=== MATERIAL SUPPLIED ===

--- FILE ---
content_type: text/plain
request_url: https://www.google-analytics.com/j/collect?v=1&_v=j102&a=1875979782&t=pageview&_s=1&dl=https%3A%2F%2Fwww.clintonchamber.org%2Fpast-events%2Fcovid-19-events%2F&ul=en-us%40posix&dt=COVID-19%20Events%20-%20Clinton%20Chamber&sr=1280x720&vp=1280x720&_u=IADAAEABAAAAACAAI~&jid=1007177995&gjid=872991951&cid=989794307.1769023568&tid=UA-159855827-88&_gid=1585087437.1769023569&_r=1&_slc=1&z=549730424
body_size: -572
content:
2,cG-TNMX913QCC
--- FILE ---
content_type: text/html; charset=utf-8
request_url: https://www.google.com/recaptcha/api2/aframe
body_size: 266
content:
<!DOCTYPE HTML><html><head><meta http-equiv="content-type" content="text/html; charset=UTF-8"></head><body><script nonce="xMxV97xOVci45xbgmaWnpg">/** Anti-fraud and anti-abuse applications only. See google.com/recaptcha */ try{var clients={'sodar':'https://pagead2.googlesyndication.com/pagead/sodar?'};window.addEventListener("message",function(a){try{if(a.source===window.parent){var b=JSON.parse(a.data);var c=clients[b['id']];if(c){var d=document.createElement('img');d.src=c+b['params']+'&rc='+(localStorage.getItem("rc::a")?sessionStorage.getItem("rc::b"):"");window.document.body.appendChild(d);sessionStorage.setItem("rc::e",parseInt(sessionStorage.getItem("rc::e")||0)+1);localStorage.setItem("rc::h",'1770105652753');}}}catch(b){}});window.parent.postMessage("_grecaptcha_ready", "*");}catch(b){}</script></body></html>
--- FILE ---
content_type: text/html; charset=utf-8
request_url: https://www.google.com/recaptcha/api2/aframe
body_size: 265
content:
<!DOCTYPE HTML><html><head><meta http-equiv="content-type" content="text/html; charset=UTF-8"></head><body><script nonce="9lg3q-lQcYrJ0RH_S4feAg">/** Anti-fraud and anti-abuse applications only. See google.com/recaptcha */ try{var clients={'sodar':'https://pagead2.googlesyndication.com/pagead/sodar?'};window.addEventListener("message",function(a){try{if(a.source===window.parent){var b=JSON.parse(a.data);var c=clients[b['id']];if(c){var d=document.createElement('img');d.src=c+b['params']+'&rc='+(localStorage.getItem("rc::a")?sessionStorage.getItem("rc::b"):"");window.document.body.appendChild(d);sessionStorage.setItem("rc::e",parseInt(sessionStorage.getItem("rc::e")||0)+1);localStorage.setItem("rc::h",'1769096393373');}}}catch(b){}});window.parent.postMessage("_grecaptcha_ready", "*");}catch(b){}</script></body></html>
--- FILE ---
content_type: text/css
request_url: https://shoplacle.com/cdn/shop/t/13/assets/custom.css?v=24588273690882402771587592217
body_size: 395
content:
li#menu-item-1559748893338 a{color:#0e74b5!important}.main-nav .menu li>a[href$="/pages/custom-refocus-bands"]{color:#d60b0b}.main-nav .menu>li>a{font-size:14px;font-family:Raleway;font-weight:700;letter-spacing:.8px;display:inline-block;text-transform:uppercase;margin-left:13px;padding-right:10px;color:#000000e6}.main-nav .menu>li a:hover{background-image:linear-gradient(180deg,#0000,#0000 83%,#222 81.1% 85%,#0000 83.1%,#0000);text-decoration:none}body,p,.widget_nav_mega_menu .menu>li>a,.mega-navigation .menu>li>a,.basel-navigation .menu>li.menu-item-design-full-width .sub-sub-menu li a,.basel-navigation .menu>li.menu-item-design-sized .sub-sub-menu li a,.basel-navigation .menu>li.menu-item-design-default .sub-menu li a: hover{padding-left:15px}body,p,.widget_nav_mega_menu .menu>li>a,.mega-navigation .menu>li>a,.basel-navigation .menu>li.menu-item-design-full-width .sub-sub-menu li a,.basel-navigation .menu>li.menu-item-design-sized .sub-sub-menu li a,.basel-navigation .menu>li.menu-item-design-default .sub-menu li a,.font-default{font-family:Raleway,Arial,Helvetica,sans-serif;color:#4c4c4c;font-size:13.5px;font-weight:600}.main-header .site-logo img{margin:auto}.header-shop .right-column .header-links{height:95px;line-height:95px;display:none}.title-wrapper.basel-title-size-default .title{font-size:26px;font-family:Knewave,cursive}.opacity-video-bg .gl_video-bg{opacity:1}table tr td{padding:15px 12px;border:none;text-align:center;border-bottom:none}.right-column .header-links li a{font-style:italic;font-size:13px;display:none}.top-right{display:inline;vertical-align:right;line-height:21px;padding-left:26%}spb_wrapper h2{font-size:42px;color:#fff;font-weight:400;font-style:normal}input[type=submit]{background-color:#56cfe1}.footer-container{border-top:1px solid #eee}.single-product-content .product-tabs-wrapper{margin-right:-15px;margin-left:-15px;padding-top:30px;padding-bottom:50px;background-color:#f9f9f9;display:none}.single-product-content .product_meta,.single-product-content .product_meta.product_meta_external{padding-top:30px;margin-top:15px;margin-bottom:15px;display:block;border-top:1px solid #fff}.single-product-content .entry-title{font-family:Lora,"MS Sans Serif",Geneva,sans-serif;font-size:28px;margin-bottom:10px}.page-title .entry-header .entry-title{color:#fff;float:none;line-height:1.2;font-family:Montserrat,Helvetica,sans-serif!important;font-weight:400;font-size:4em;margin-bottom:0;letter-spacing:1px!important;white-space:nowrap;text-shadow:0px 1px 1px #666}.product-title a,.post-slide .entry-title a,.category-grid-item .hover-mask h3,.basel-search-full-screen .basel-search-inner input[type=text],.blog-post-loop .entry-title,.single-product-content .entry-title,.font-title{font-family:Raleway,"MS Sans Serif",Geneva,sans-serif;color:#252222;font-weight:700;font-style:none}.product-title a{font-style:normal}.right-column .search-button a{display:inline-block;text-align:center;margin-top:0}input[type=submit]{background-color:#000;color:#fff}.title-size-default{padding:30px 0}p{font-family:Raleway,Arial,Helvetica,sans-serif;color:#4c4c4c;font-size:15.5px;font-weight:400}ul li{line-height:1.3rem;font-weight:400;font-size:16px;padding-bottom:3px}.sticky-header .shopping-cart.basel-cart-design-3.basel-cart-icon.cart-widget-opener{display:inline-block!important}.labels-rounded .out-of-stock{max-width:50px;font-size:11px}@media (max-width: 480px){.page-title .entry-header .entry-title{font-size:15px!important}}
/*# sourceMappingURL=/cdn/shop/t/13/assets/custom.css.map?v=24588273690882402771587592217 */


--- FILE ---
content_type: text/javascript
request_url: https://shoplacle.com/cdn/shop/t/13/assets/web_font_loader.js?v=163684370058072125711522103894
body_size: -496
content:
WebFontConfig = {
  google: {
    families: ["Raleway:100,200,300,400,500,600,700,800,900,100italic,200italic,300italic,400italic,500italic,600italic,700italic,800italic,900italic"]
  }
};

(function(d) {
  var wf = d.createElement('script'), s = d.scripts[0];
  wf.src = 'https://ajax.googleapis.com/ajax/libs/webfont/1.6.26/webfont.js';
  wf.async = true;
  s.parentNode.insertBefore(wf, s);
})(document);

===

» **TASK TO COMPLETE**:
Line by line, retype the data exactly as written.

» **ANSWER TO THIS TASK**:
--- FILE ---
content_type: text/plain
request_url: https://www.google-analytics.com/j/collect?v=1&_v=j102&a=1875979782&t=pageview&_s=1&dl=https%3A%2F%2Fwww.clintonchamber.org%2Fpast-events%2Fcovid-19-events%2F&ul=en-us%40posix&dt=COVID-19%20Events%20-%20Clinton%20Chamber&sr=1280x720&vp=1280x720&_u=IADAAEABAAAAACAAI~&jid=1007177995&gjid=872991951&cid=989794307.1769023568&tid=UA-159855827-88&_gid=1585087437.1769023569&_r=1&_slc=1&z=549730424
body_size: -572
content:
2,cG-TNMX913QCC
--- FILE ---
content_type: text/html; charset=utf-8
request_url: https://www.google.com/recaptcha/api2/aframe
body_size: 266
content:
<!DOCTYPE HTML><html><head><meta http-equiv="content-type" content="text/html; charset=UTF-8"></head><body><script nonce="xMxV97xOVci45xbgmaWnpg">/** Anti-fraud and anti-abuse applications only. See google.com/recaptcha */ try{var clients={'sodar':'https://pagead2.googlesyndication.com/pagead/sodar?'};window.addEventListener("message",function(a){try{if(a.source===window.parent){var b=JSON.parse(a.data);var c=clients[b['id']];if(c){var d=document.createElement('img');d.src=c+b['params']+'&rc='+(localStorage.getItem("rc::a")?sessionStorage.getItem("rc::b"):"");window.document.body.appendChild(d);sessionStorage.setItem("rc::e",parseInt(sessionStorage.getItem("rc::e")||0)+1);localStorage.setItem("rc::h",'1770105652753');}}}catch(b){}});window.parent.postMessage("_grecaptcha_ready", "*");}catch(b){}</script></body></html>
--- FILE ---
content_type: text/html; charset=utf-8
request_url: https://www.google.com/recaptcha/api2/aframe
body_size: 265
content:
<!DOCTYPE HTML><html><head><meta http-equiv="content-type" content="text/html; charset=UTF-8"></head><body><script nonce="9lg3q-lQcYrJ0RH_S4feAg">/** Anti-fraud and anti-abuse applications only. See google.com/recaptcha */ try{var clients={'sodar':'https://pagead2.googlesyndication.com/pagead/sodar?'};window.addEventListener("message",function(a){try{if(a.source===window.parent){var b=JSON.parse(a.data);var c=clients[b['id']];if(c){var d=document.createElement('img');d.src=c+b['params']+'&rc='+(localStorage.getItem("rc::a")?sessionStorage.getItem("rc::b"):"");window.document.body.appendChild(d);sessionStorage.setItem("rc::e",parseInt(sessionStorage.getItem("rc::e")||0)+1);localStorage.setItem("rc::h",'1769096393373');}}}catch(b){}});window.parent.postMessage("_grecaptcha_ready", "*");}catch(b){}</script></body></html>
--- FILE ---
content_type: text/css
request_url: https://shoplacle.com/cdn/shop/t/13/assets/custom.css?v=24588273690882402771587592217
body_size: 395
content:
li#menu-item-1559748893338 a{color:#0e74b5!important}.main-nav .menu li>a[href$="/pages/custom-refocus-bands"]{color:#d60b0b}.main-nav .menu>li>a{font-size:14px;font-family:Raleway;font-weight:700;letter-spacing:.8px;display:inline-block;text-transform:uppercase;margin-left:13px;padding-right:10px;color:#000000e6}.main-nav .menu>li a:hover{background-image:linear-gradient(180deg,#0000,#0000 83%,#222 81.1% 85%,#0000 83.1%,#0000);text-decoration:none}body,p,.widget_nav_mega_menu .menu>li>a,.mega-navigation .menu>li>a,.basel-navigation .menu>li.menu-item-design-full-width .sub-sub-menu li a,.basel-navigation .menu>li.menu-item-design-sized .sub-sub-menu li a,.basel-navigation .menu>li.menu-item-design-default .sub-menu li a: hover{padding-left:15px}body,p,.widget_nav_mega_menu .menu>li>a,.mega-navigation .menu>li>a,.basel-navigation .menu>li.menu-item-design-full-width .sub-sub-menu li a,.basel-navigation .menu>li.menu-item-design-sized .sub-sub-menu li a,.basel-navigation .menu>li.menu-item-design-default .sub-menu li a,.font-default{font-family:Raleway,Arial,Helvetica,sans-serif;color:#4c4c4c;font-size:13.5px;font-weight:600}.main-header .site-logo img{margin:auto}.header-shop .right-column .header-links{height:95px;line-height:95px;display:none}.title-wrapper.basel-title-size-default .title{font-size:26px;font-family:Knewave,cursive}.opacity-video-bg .gl_video-bg{opacity:1}table tr td{padding:15px 12px;border:none;text-align:center;border-bottom:none}.right-column .header-links li a{font-style:italic;font-size:13px;display:none}.top-right{display:inline;vertical-align:right;line-height:21px;padding-left:26%}spb_wrapper h2{font-size:42px;color:#fff;font-weight:400;font-style:normal}input[type=submit]{background-color:#56cfe1}.footer-container{border-top:1px solid #eee}.single-product-content .product-tabs-wrapper{margin-right:-15px;margin-left:-15px;padding-top:30px;padding-bottom:50px;background-color:#f9f9f9;display:none}.single-product-content .product_meta,.single-product-content .product_meta.product_meta_external{padding-top:30px;margin-top:15px;margin-bottom:15px;display:block;border-top:1px solid #fff}.single-product-content .entry-title{font-family:Lora,"MS Sans Serif",Geneva,sans-serif;font-size:28px;margin-bottom:10px}.page-title .entry-header .entry-title{color:#fff;float:none;line-height:1.2;font-family:Montserrat,Helvetica,sans-serif!important;font-weight:400;font-size:4em;margin-bottom:0;letter-spacing:1px!important;white-space:nowrap;text-shadow:0px 1px 1px #666}.product-title a,.post-slide .entry-title a,.category-grid-item .hover-mask h3,.basel-search-full-screen .basel-search-inner input[type=text],.blog-post-loop .entry-title,.single-product-content .entry-title,.font-title{font-family:Raleway,"MS Sans Serif",Geneva,sans-serif;color:#252222;font-weight:700;font-style:none}.product-title a{font-style:normal}.right-column .search-button a{display:inline-block;text-align:center;margin-top:0}input[type=submit]{background-color:#000;color:#fff}.title-size-default{padding:30px 0}p{font-family:Raleway,Arial,Helvetica,sans-serif;color:#4c4c4c;font-size:15.5px;font-weight:400}ul li{line-height:1.3rem;font-weight:400;font-size:16px;padding-bottom:3px}.sticky-header .shopping-cart.basel-cart-design-3.basel-cart-icon.cart-widget-opener{display:inline-block!important}.labels-rounded .out-of-stock{max-width:50px;font-size:11px}@media (max-width: 480px){.page-title .entry-header .entry-title{font-size:15px!important}}
/*# sourceMappingURL=/cdn/shop/t/13/assets/custom.css.map?v=24588273690882402771587592217 */


--- FILE ---
content_type: text/javascript
request_url: https://shoplacle.com/cdn/shop/t/13/assets/web_font_loader.js?v=163684370058072125711522103894
body_size: -496
content:
WebFontConfig = {
  google: {
    families: ["Raleway:100,200,300,400,500,600,700,800,900,100italic,200italic,300italic,400italic,500italic,600italic,700italic,800italic,900italic"]
  }
};

(function(d) {
  var wf = d.createElement('script'), s = d.scripts[0];
  wf.src = 'https://ajax.googleapis.com/ajax/libs/webfont/1.6.26/webfont.js';
  wf.async = true;
  s.parentNode.insertBefore(wf, s);
})(document);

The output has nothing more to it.